I’ve measured overall speedups of the entire code with “time ./slab”, but I want to measure the speedup of an individual subroutine. Since accelerator directives are only in such subroutine in question, I’d like to know its speedup rather then the entire code. Now, I know I can calculate this by assuming that the rest of the code takes the same time to run, but is there a way to measure it directly?
Using PGI_ACC_TIME=1 I guess the bolded number below shows me the total time spent in accelerator regions, including kernel and data transfers. Since this region makes up essentially the entire subroutine, I expected this to accuratly give me the accelerated time of the subroutine.

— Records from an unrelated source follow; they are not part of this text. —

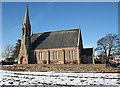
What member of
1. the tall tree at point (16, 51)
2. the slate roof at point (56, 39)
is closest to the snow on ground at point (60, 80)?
the slate roof at point (56, 39)

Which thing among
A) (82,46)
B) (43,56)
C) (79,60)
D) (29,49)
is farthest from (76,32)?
(29,49)

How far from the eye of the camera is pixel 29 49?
46.5 m

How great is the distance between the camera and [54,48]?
43.8 m

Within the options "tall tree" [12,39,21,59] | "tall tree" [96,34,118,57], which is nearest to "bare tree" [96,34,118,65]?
"tall tree" [96,34,118,57]

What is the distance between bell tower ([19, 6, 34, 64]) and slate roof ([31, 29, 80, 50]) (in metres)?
1.48

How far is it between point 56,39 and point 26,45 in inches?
306

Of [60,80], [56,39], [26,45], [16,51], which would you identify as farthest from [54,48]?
[60,80]

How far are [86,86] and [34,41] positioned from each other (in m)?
39.9

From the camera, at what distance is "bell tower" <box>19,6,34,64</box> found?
45497 millimetres

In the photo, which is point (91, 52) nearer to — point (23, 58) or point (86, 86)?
point (23, 58)

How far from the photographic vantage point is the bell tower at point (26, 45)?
45497 mm

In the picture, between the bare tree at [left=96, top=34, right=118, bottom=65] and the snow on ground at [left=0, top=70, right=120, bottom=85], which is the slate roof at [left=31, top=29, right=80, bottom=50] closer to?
the bare tree at [left=96, top=34, right=118, bottom=65]

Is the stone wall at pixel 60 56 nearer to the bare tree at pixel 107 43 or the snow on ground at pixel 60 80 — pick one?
the bare tree at pixel 107 43

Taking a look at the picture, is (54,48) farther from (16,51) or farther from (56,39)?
(16,51)
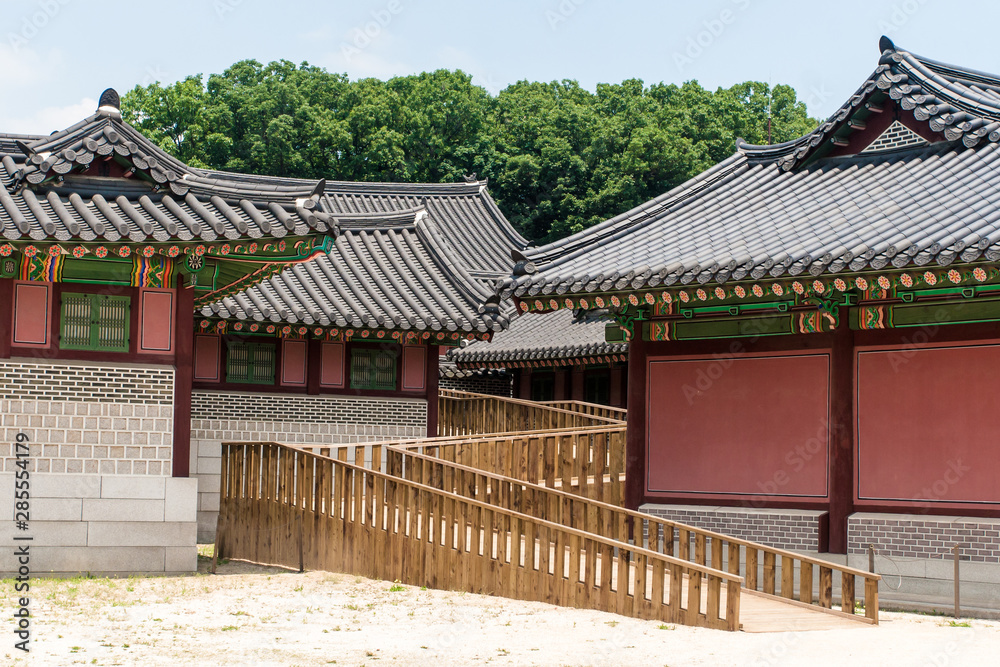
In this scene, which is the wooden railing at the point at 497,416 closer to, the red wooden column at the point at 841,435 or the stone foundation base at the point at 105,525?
the red wooden column at the point at 841,435

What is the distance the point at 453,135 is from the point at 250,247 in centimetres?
4624

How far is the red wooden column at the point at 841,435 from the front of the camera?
12.8 m

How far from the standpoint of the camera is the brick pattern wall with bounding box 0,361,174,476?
12.5 metres

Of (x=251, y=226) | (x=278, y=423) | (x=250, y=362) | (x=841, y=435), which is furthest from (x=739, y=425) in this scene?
(x=250, y=362)

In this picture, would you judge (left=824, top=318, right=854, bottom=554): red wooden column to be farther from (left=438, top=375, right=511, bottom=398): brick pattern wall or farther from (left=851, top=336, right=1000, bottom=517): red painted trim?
(left=438, top=375, right=511, bottom=398): brick pattern wall

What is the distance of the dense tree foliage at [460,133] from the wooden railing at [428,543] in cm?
3646

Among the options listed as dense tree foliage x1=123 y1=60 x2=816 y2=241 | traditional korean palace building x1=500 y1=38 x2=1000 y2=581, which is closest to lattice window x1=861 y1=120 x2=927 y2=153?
traditional korean palace building x1=500 y1=38 x2=1000 y2=581

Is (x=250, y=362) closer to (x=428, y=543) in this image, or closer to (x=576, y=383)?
(x=428, y=543)

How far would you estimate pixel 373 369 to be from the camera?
20.1 metres

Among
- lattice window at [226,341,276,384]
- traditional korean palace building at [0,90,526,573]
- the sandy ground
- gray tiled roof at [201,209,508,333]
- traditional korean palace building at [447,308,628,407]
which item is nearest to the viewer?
the sandy ground

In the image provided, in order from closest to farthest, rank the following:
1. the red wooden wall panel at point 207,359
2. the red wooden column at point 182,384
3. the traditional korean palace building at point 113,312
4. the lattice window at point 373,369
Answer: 1. the traditional korean palace building at point 113,312
2. the red wooden column at point 182,384
3. the red wooden wall panel at point 207,359
4. the lattice window at point 373,369

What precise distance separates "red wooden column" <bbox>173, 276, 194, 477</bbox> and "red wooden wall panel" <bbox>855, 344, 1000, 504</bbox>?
7.82m

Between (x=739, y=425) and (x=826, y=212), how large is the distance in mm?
2822

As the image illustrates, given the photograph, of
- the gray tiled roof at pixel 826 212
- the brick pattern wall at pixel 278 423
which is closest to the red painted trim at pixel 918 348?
the gray tiled roof at pixel 826 212
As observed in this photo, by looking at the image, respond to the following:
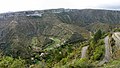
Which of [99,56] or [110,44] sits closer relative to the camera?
[99,56]

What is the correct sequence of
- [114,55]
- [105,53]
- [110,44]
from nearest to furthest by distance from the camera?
[114,55]
[105,53]
[110,44]

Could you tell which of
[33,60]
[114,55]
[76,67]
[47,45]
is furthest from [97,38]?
[47,45]

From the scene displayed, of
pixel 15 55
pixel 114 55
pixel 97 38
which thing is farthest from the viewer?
pixel 15 55

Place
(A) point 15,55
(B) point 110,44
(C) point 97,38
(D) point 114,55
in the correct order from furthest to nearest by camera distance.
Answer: (A) point 15,55 → (C) point 97,38 → (B) point 110,44 → (D) point 114,55

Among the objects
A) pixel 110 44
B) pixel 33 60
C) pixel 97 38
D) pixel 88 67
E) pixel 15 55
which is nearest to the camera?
pixel 88 67

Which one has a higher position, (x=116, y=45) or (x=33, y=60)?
(x=116, y=45)

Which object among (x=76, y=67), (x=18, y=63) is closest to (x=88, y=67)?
(x=76, y=67)

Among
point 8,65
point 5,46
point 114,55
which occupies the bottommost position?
point 5,46

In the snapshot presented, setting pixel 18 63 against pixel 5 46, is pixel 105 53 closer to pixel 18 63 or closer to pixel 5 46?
pixel 18 63

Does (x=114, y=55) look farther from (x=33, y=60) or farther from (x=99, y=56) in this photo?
(x=33, y=60)
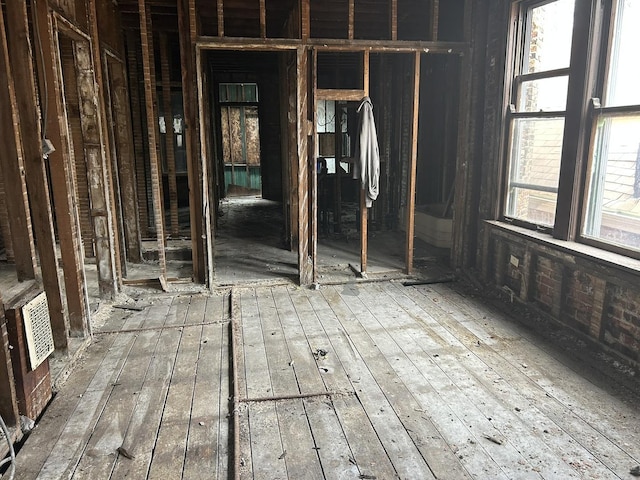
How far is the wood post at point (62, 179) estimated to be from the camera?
329 cm

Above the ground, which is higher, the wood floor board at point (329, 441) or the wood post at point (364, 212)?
the wood post at point (364, 212)

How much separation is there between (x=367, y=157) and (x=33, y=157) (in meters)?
3.24

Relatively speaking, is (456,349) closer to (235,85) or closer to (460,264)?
(460,264)

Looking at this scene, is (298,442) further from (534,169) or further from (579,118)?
(534,169)

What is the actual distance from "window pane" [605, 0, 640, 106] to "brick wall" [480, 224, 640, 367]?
1237mm

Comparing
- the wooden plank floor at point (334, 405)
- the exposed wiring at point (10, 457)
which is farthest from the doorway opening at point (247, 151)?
the exposed wiring at point (10, 457)

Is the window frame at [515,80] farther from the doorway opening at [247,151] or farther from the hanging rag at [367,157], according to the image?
the doorway opening at [247,151]

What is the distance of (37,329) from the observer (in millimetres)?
2707

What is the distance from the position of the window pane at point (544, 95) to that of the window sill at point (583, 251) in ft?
3.71

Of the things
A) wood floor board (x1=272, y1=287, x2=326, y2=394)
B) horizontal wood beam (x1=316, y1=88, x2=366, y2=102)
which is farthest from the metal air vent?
horizontal wood beam (x1=316, y1=88, x2=366, y2=102)

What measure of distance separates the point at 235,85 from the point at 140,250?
7220 millimetres

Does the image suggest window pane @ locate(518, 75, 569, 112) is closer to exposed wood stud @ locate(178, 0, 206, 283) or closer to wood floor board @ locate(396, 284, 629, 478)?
wood floor board @ locate(396, 284, 629, 478)

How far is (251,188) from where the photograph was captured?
12.8 meters

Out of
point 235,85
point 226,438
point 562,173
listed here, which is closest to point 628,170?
point 562,173
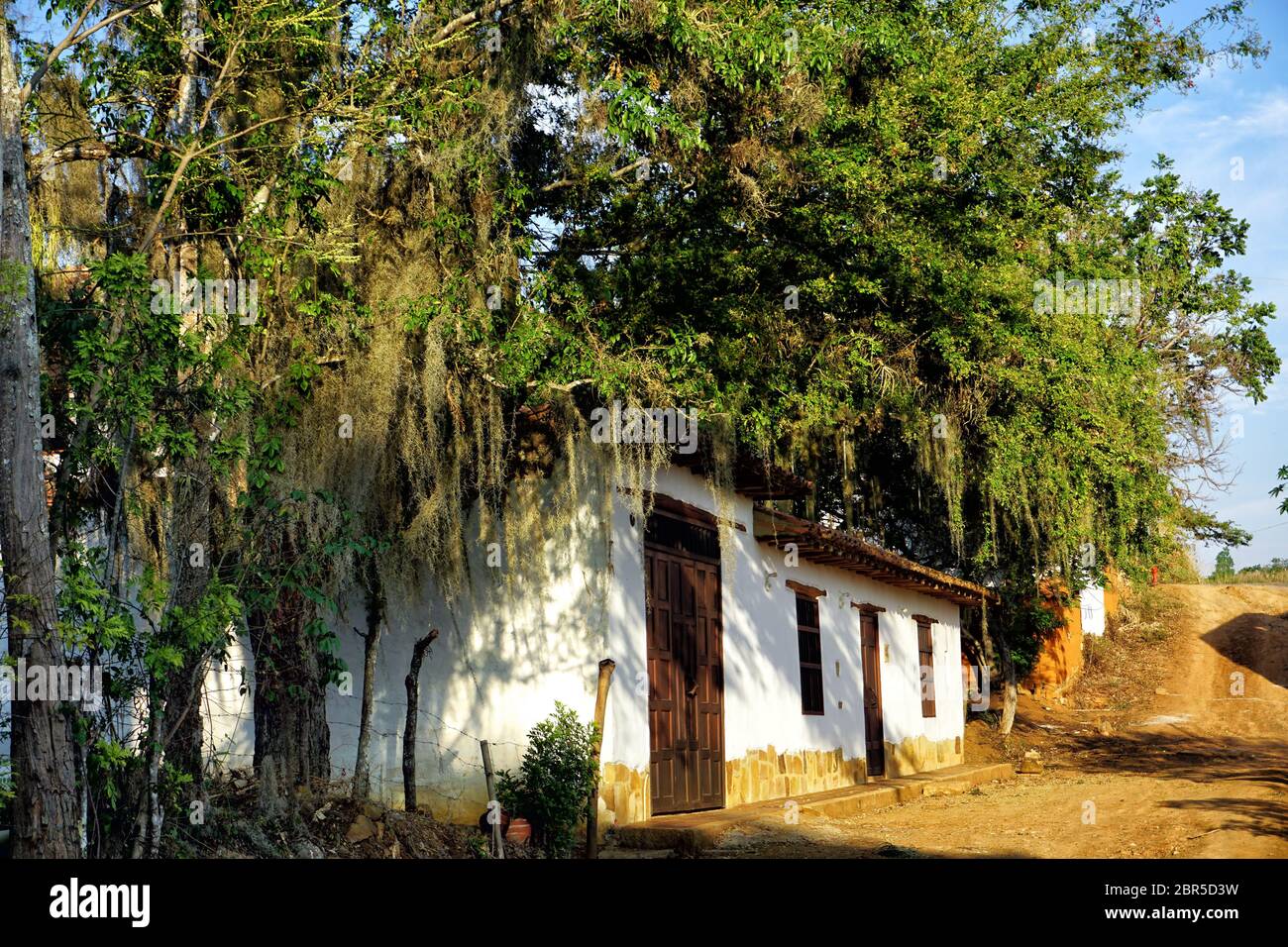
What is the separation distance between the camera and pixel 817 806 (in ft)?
40.6

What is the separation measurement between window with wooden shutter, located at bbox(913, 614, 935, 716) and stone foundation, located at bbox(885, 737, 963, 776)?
1.86ft

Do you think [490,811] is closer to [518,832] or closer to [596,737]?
[518,832]

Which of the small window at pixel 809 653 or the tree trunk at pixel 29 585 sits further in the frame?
the small window at pixel 809 653

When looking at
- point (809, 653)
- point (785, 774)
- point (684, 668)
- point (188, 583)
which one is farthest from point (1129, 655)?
point (188, 583)

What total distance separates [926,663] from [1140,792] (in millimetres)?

Accelerator Kernel Timing data /home/ben/slab_support/slab.f ppush NVIDIA devicenum=0 [b]time(us): 10,855,571[/b] 276: compute region reached 40 times 276: data copyin reached 520 times device time(us): total=3,714,420 max=10,758 min=6 avg=7,143 277: kernel launched 40 times grid:  block:  device time(us): total=3,868,258 max=114,120 min=91,532 avg=96,706 elapsed time(us): total=3,869,863 max=114,154 min=91,566 avg=96,746 363: data copyout reached 320 times device time(us): total=3,272,893 max=10,823 min=10,170 avg=10,227
However, this time seems to be inconsistent with the overall speedup I am observing, leading me to believe that the above profile is missing some time somehow.
I’d like to use the pgprofiler, but I don’t know how to find the wallclock time of cpush and ppush based on the profile, as I get functions like __select_nocancel. Apparently the 169 seconds of __select_nocancel happens somewhere inside ppush or cpush, but I don’t know how exactly.